Part of building a successful business is being able to let other people tell you how to do it better. Companies that set up mechanisms to learn from their employees, particularly those at the base of the company who do automated work and aren’t brought into weekly meetings to voice their say, see economic gain and happier employees.
Great Little Box, a packaging company in Canada, realized that the people executing the orders and deliveries were responsible for the bulk of what the company did and for nearly all of its public perception in terms of accuracy, timeliness and general customer experience. The company began offering financial incentives for catching errors in work orders, encouraging employees to pay more attention and to take action when they found an inaccuracy.

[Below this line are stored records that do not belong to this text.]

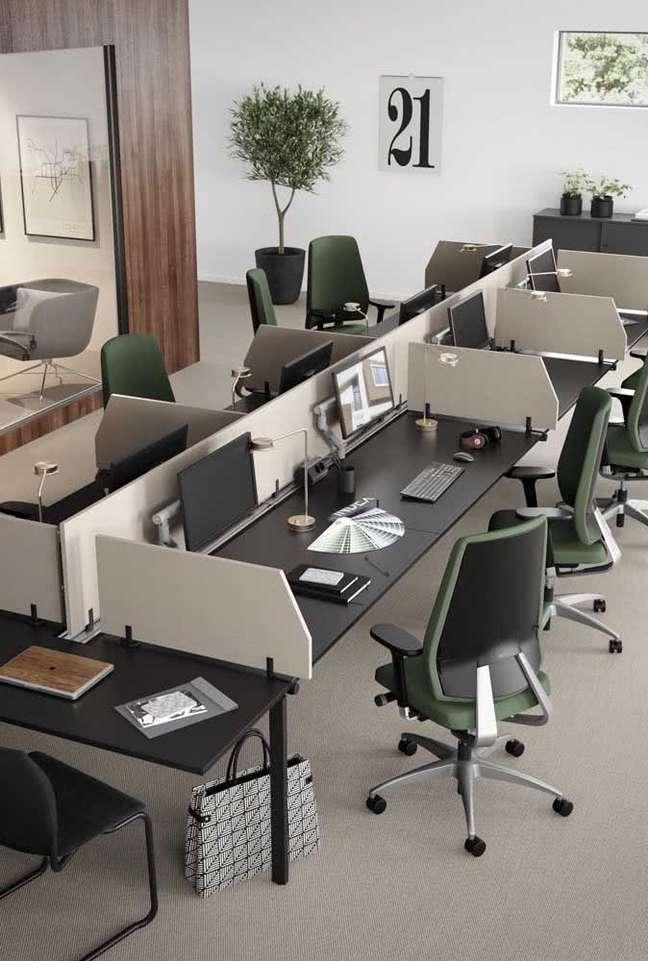 30. Divisórias para escritório na mesa planejada – Foto Pinterest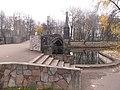Памятник Героям 1812 года с другого берега пруда.JPG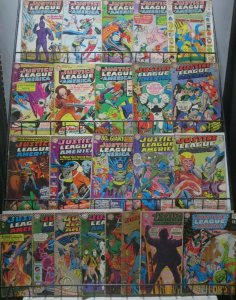 JUSTICE LEAGUE OF AMERICA (DC, 1960) READERS LOT #1! 23 issues bet 34 and 71!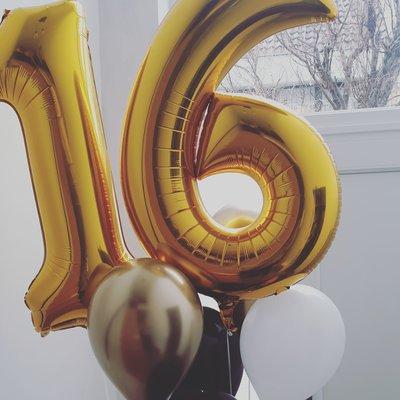Balloon Bar - XL Cijferballon + Ballonnenbundel 3 + Gewichtje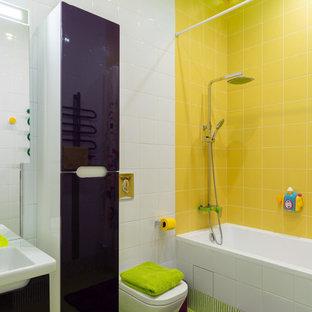 Foto di una stanza da bagno per bambini eclettica di medie dimensioni con ante lisce, ante viola, vasca sottopiano, piastrelle gialle, piastrelle in ceramica, pareti bianche e pavimento in gres porcellanato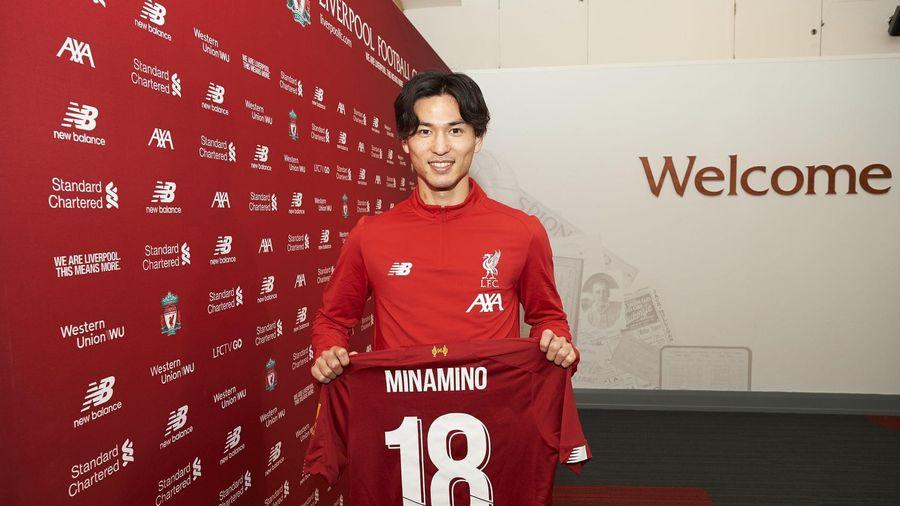 Chân sút Takumi Minamino chính thức gia nhập Liverpool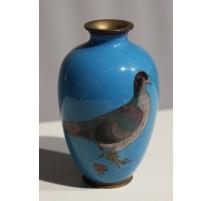 Petit vase cloisonné Pigeon, sur fond bleu
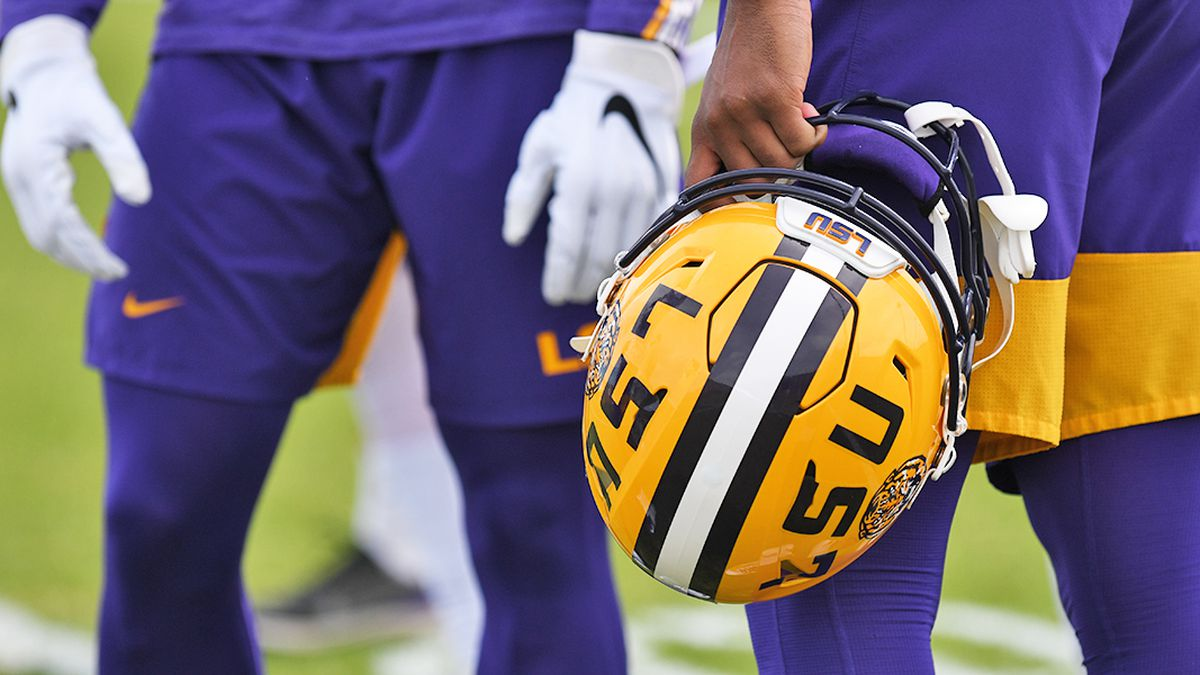 LSU picked by media to finish second in SEC West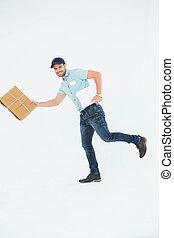 consegna, correndo, felice, uomo, pacchetto
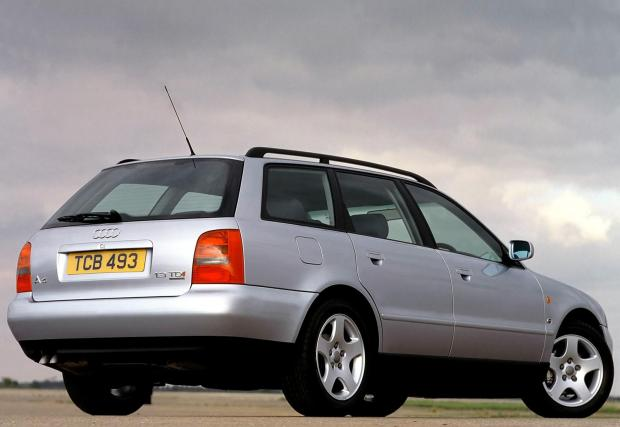 Истината е, че пазарът за стари коли е силен и в много други европейски страни. Просто у нас този на нови е много слаб.
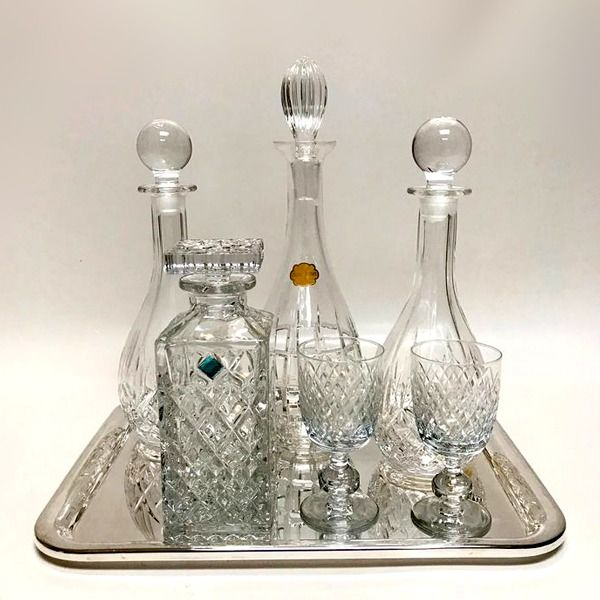 Tray, Four various decanters and two wine glasses (7)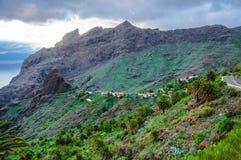 Montagne vicino al villaggio di Masca, Tenerife in isole delle isole Canarie fotografia stock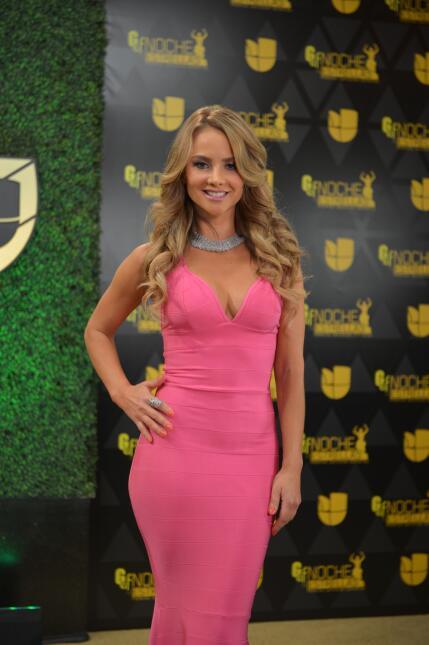 La impresionantemente hermosa Ximena Cordoba derrochando sensualidad en...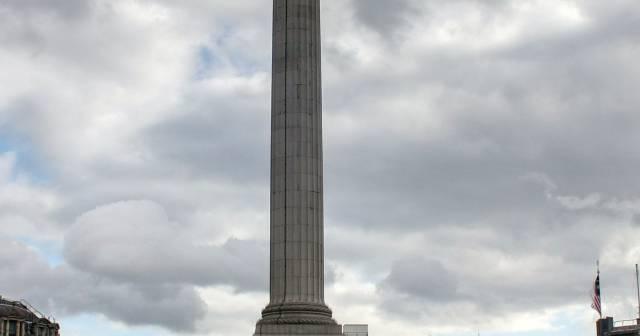 File_Trafalgar Square-2.jpg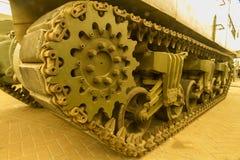 Ununterbrochene Bahn auf Militärfahrzeug Lizenzfreie Stockfotos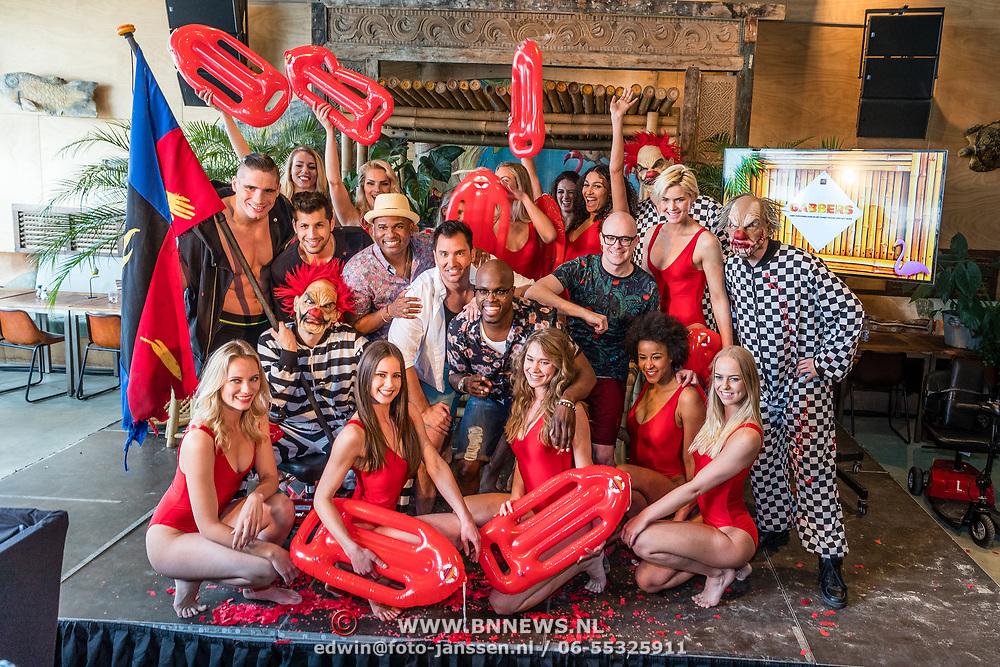 NLD/Overveen/20170330 - Gabbers presenteren nieuwe show, Jandino Asporaat, Guido Weijers, Roue Verveer en Philip Geubels met The Aston Brothers, Jody Bernal, Rico Verhoeven en enkele Baywatch modellen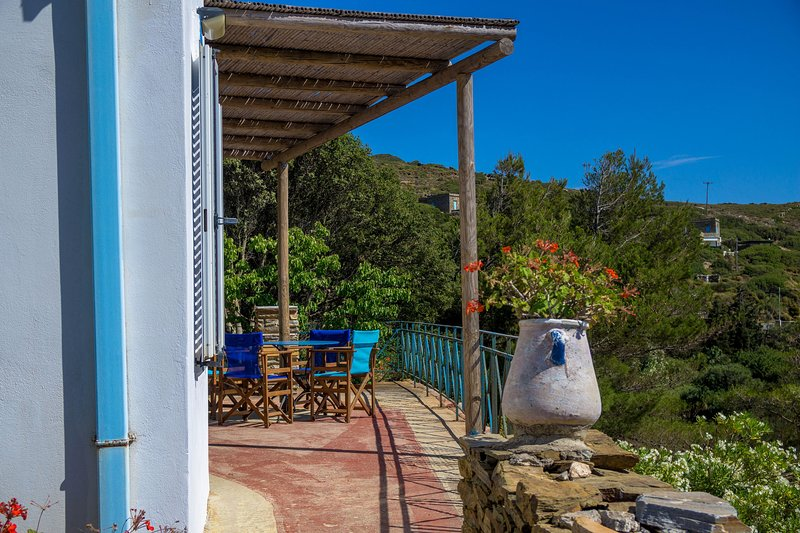 Andros- House Meravilgiosa, holiday rental in Andros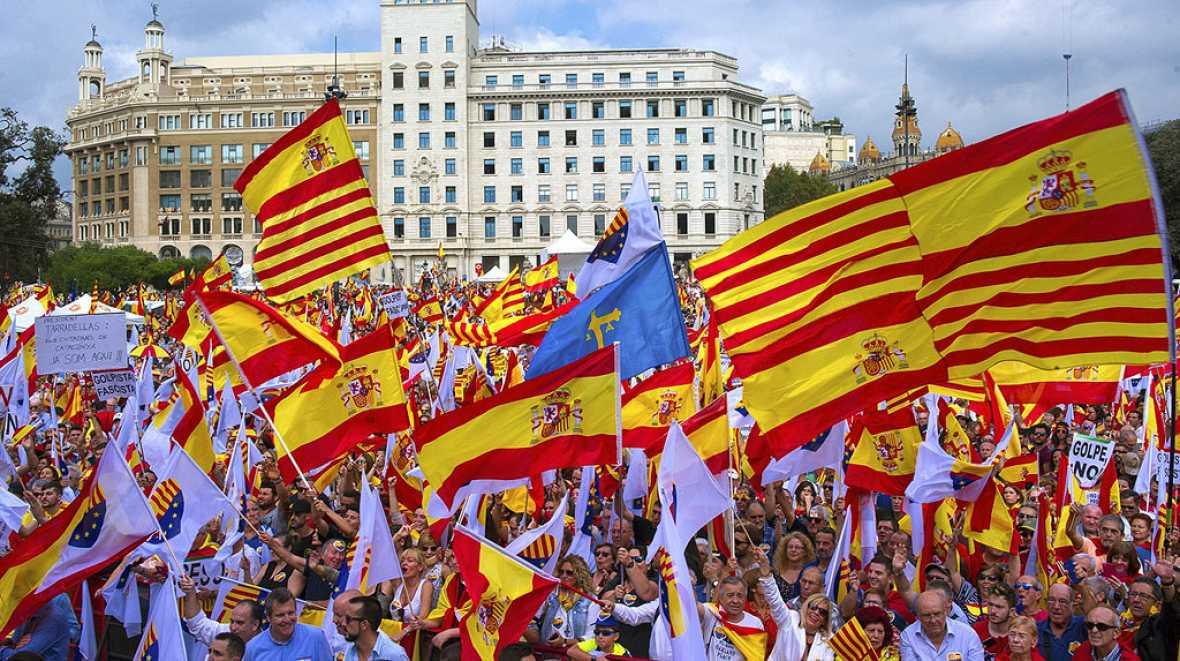 """Miles de personas piden en Barcelona a Puigdemont que """"vuelva a la senda de la Constitución"""""""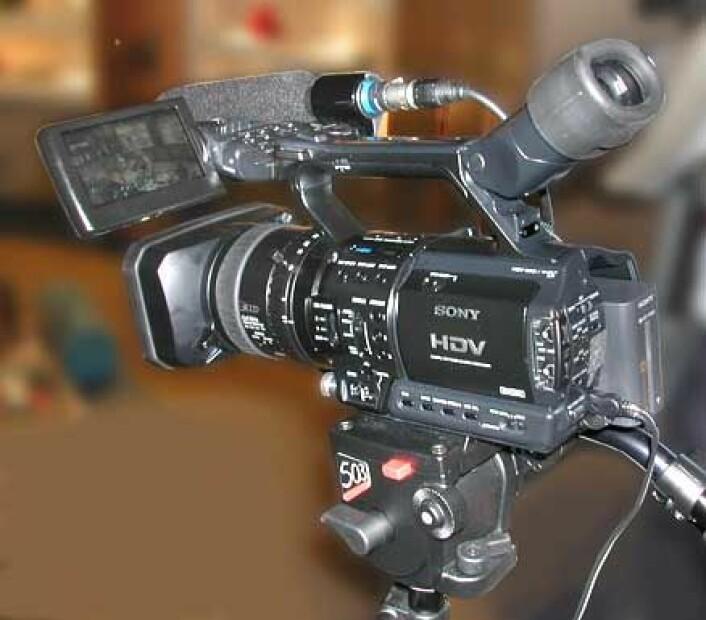 """""""Sonys nye tre-brikkers HDR-FX1 som filmer 1080i HDTV i HDV-formatet ble vist for første gang på IBC-messen."""""""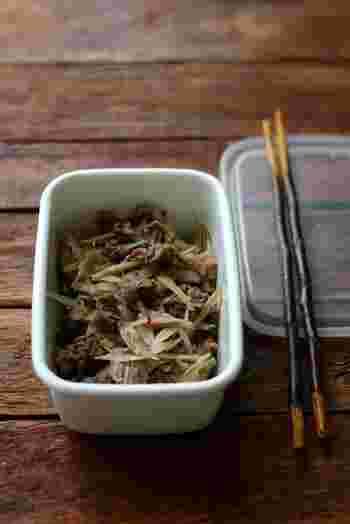ご飯が進む牛肉とごぼうのしぐれ煮も定番にしたい一品。めんつゆを使うので味付けも簡単。冷ましてしている間に味がしみこむので、常備菜にもぴったりです。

A tangential program offered employees up to CAN$2,500 when his or her idea to cut costs was implemented. As a result of this Idea Recognition Program, the company was able to cut costs by CAN$25,000, ten times the amount it invested in the reward. This example was taken from the recent study, Profit at the Bottom of the Ladder.
Here’s another option. A developer I used to work with started a program where the development team would spend a half day per month shadowing other employees. By observing how other employees did their work, the developers were often able to code up shortcuts to automate or streamline tasks, which boosted company productivity considerably and shrank the knowledge gap between departments.
Grassroots isn’t just a term for political activism or nonprofit fundraising. Amy Skoczlas Cole, who directs eBay’s Green Team, commits to getting employee feedback on the company’s goals from the beginning. “Don’t let big decisions get made without employee consultation and consideration. While major decisions happen at the executive level, eBay’s sustainability efforts have been much more grassroots in nature.” A simple note here: ask your employees what they think when there’s still time for their response to have an impact.